- [WHAT TO DO]:
Write out every line of the material below word for word, leaving out the pictures.

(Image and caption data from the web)
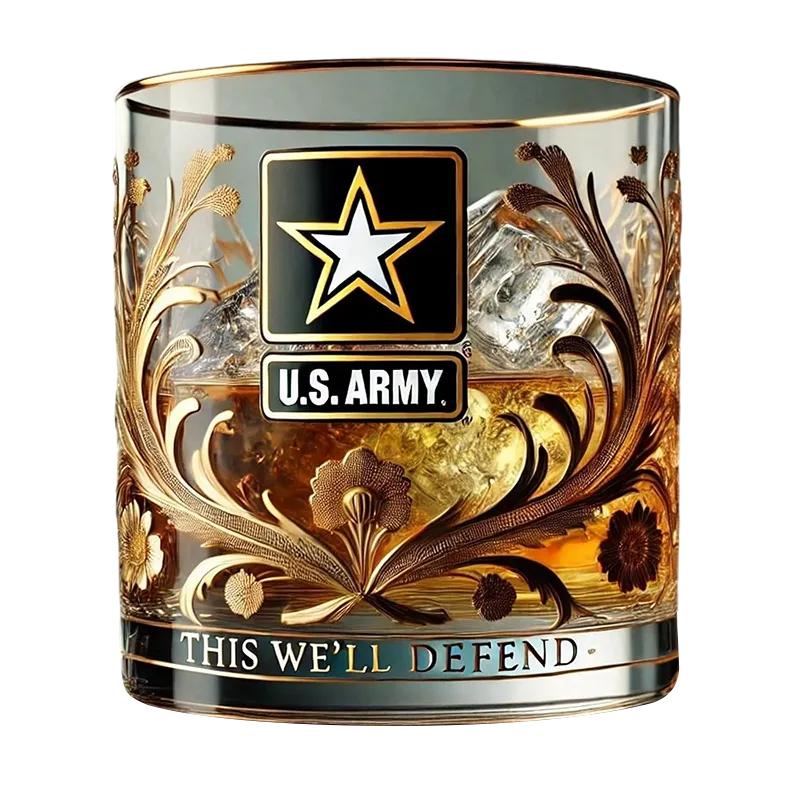 Honor Your Veteran Father's Service with a Timeless Tribute Glass He'll Treasure Forever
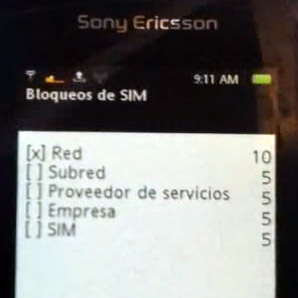 Contador de intentos en Sony Ericsson Vivaz y Satio (Bloqueos Sim)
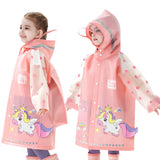 1 x RAW Customer Returns Fewlby Rain Poncho Children s Rain Cape Boys Girls Raincoat Waterproof Rain Jacket with Backpack Cover Reusable Outdoor Transparent Rainwear with Portable Bag L 5-6 Years - RRP €26.78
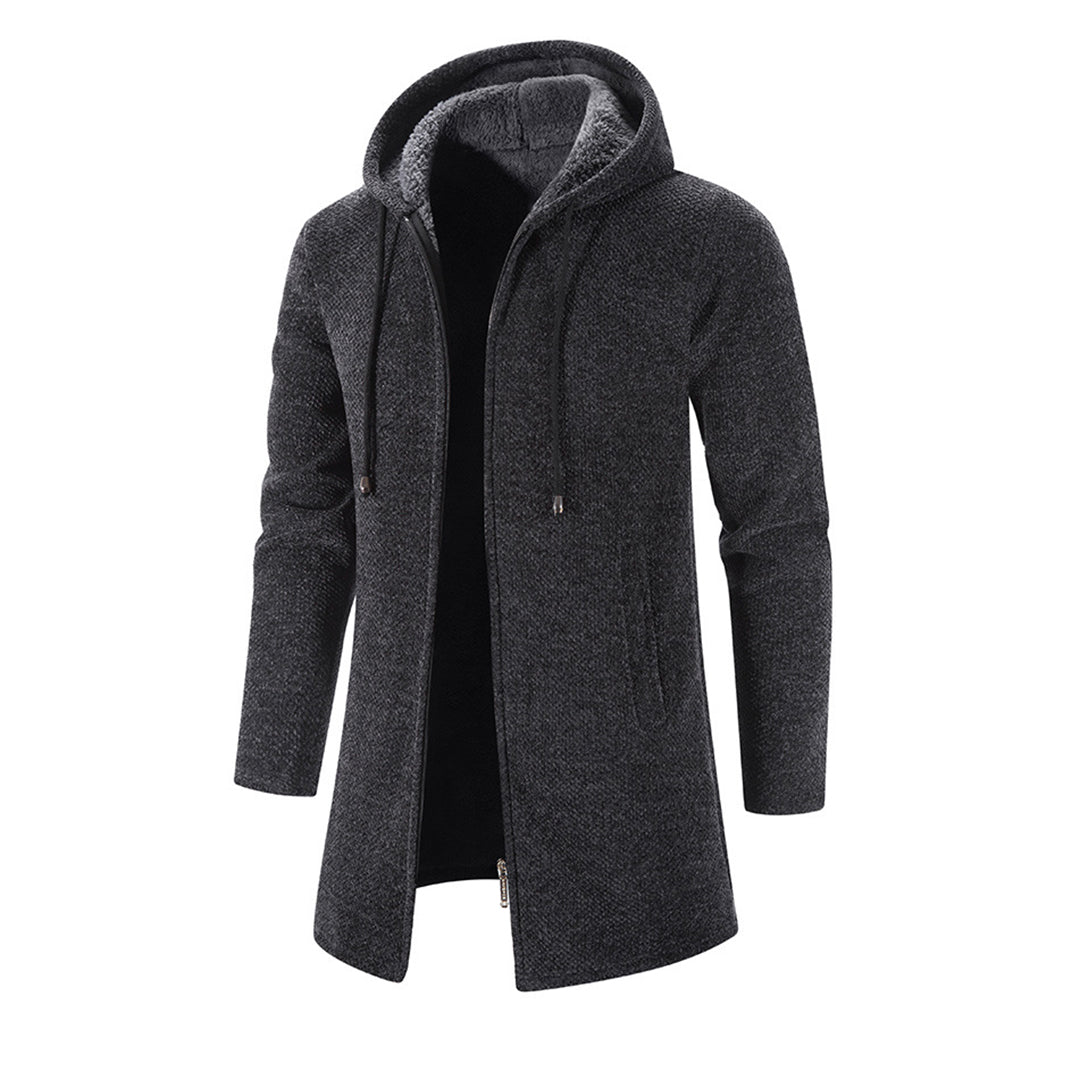 John | Men's Hooded Zip Up Coat - Image 11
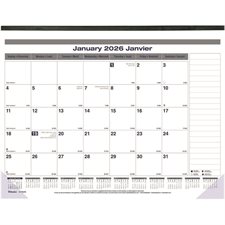 Calendrier sous-main mensuel Net Zero Carbon™ (2025)
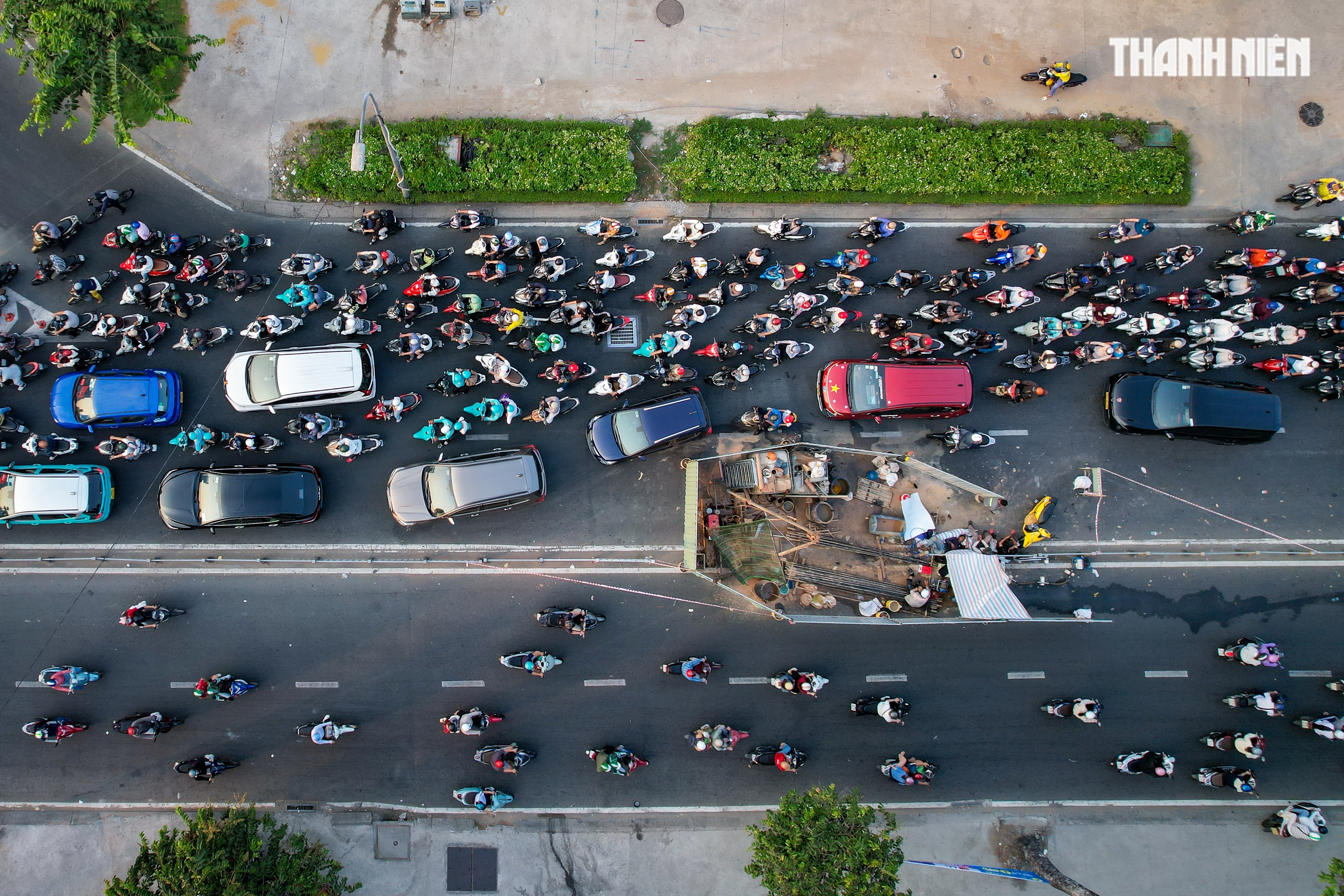 Hàng trăm điểm khoan khảo sát địa chất dọc tuyến metro số 2 tại TP.HCM- Ảnh 12.
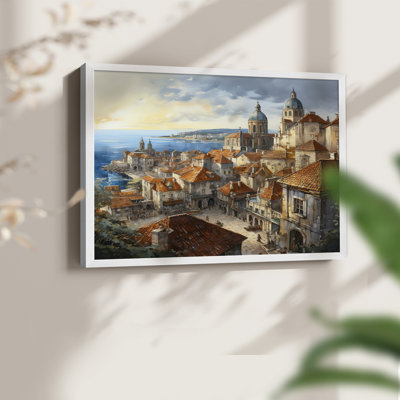 Landscape Series-LXXVIII -Framed Print - Restickable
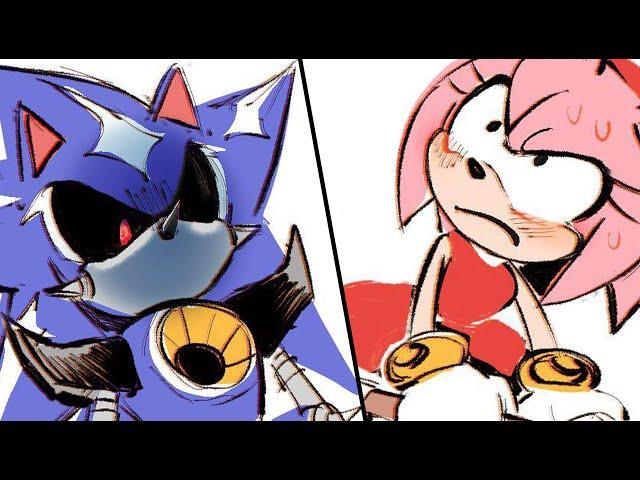 Neo Metal Sonic VS Amy? (Sonic Comic Dub)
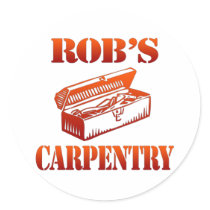 Rob's Carpentry Round Stickers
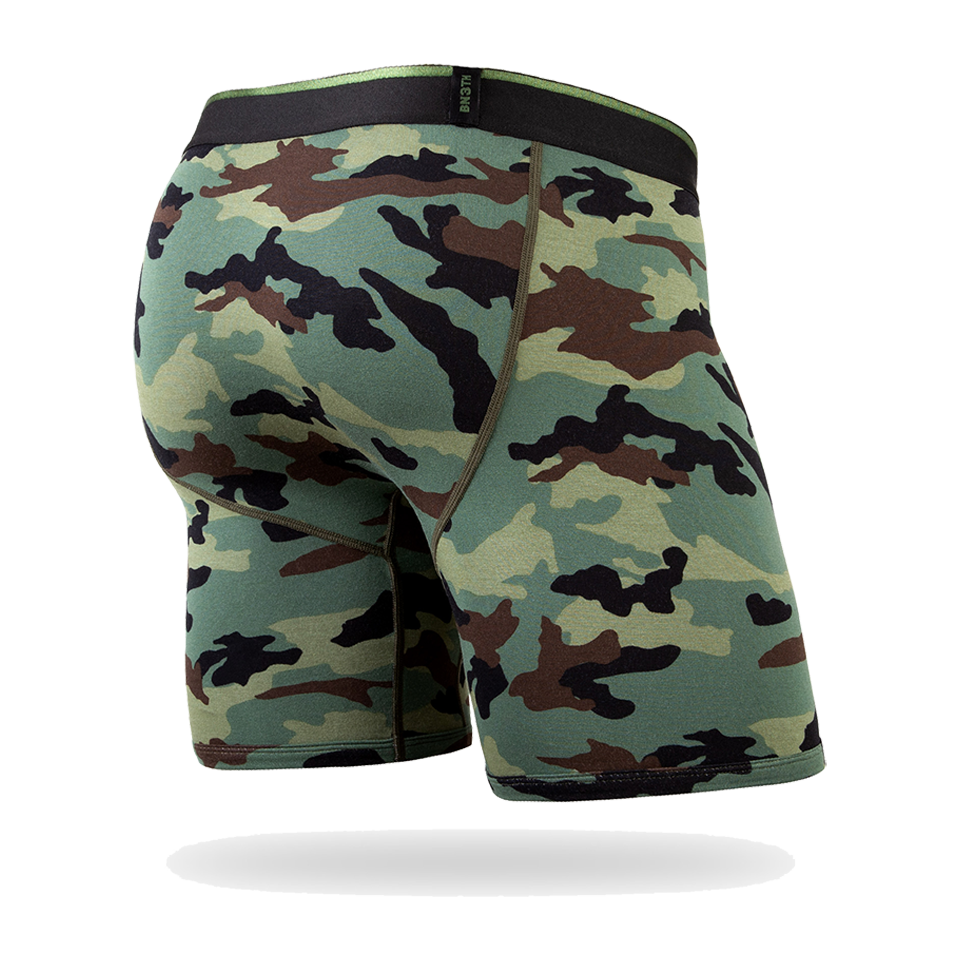 BN3TH Men's Classic Boxer Brief Camo Green - Play Stores Inc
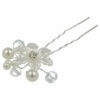 2110598070 Haarspeld haarpin - Bloem parels facet kralen - Wit
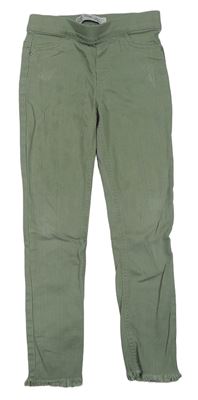 Khaki riflové džegíny ošoupaného vzhledu Denim Co.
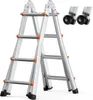SucceBuy 15 ft scala telescopica A-frame, estensione Anteprima dell’immagine prodotto 1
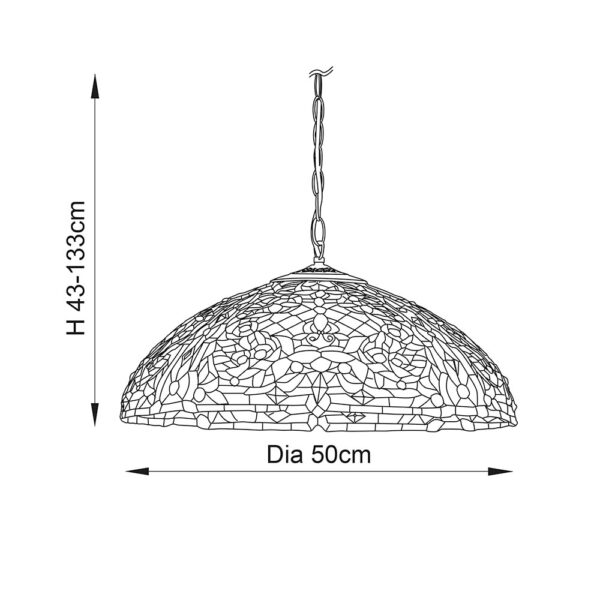 tiffany anderson large 3lt pendant - Stillorgan Decor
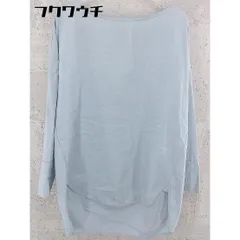 ◇ KBF アーバンリサーチ 長袖 チュニック カットソー サイズONE ブルー レディース 【中古】 【1002801882136】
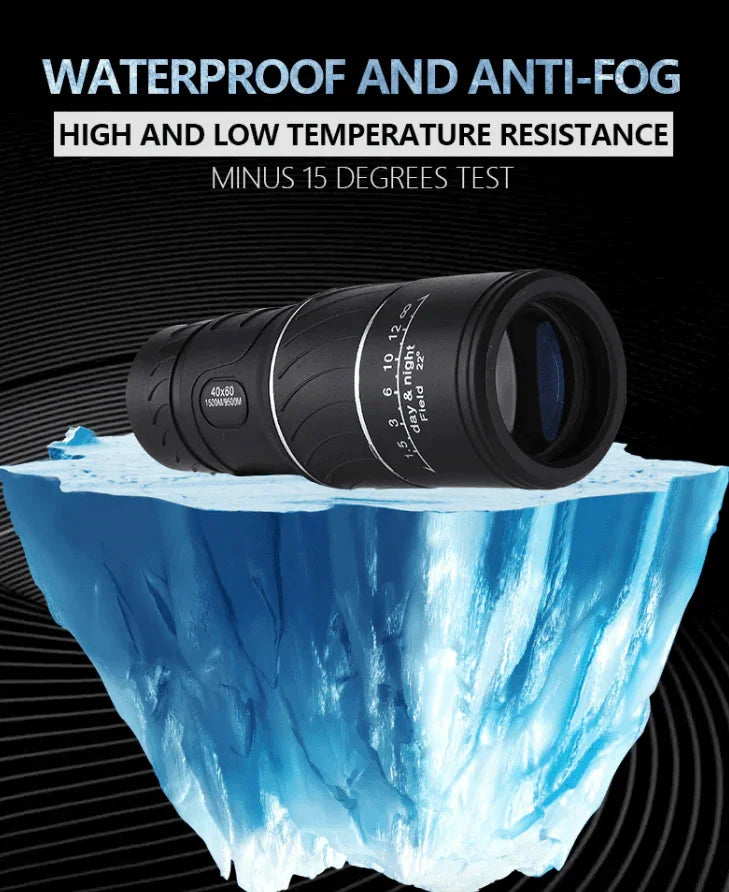 40X60 Monocular Binoculars With Night Vision BAK4 Prism High Power Waterproof - Jewelry Store by Erik Rayo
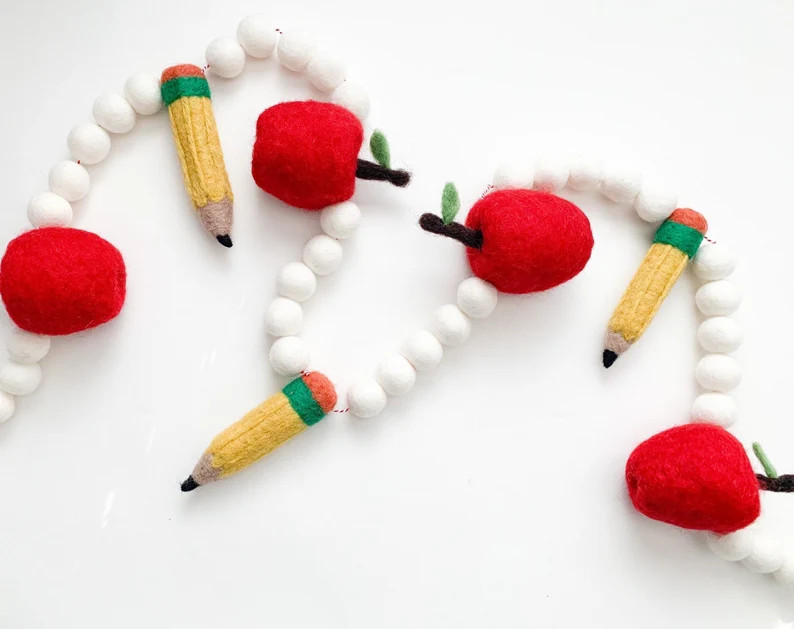 Back to School Felt Ball Garland, Bunting, Banner - ***READY TO SHIP!*** | Etsy (US)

- [ANSWER SECTION]:
 Honor Your Veteran Father's Service with a Timeless Tribute Glass He'll Treasure Forever
 Contador de intentos en Sony Ericsson Vivaz y Satio (Bloqueos Sim)
 1 x RAW Customer Returns Fewlby Rain Poncho Children s Rain Cape Boys Girls Raincoat Waterproof Rain Jacket with Backpack Cover Reusable Outdoor Transparent Rainwear with Portable Bag L 5-6 Years - RRP €26.78
 John | Men's Hooded Zip Up Coat - Image 11
 Calendrier sous-main mensuel Net Zero Carbon™ (2025)
 Hàng trăm điểm khoan khảo sát địa chất dọc tuyến metro số 2 tại TP.HCM- Ảnh 12.
 Landscape Series-LXXVIII -Framed Print - Restickable
 Neo Metal Sonic VS Amy? (Sonic Comic Dub)
 Rob's Carpentry Round Stickers
 BN3TH Men's Classic Boxer Brief Camo Green - Play Stores Inc
 2110598070 Haarspeld haarpin - Bloem parels facet kralen - Wit
 Khaki riflové džegíny ošoupaného vzhledu Denim Co.
SucceBuy 15 ft scala telescopica A-frame, estensione Anteprima dell’immagine prodotto 1
 tiffany anderson large 3lt pendant - Stillorgan Decor
 ◇ KBF アーバンリサーチ 長袖 チュニック カットソー サイズONE ブルー レディース 【中古】 【1002801882136】
 40X60 Monocular Binoculars With Night Vision BAK4 Prism High Power Waterproof - Jewelry Store by Erik Rayo
 Back to School Felt Ball Garland, Bunting, Banner - ***READY TO SHIP!*** | Etsy (US)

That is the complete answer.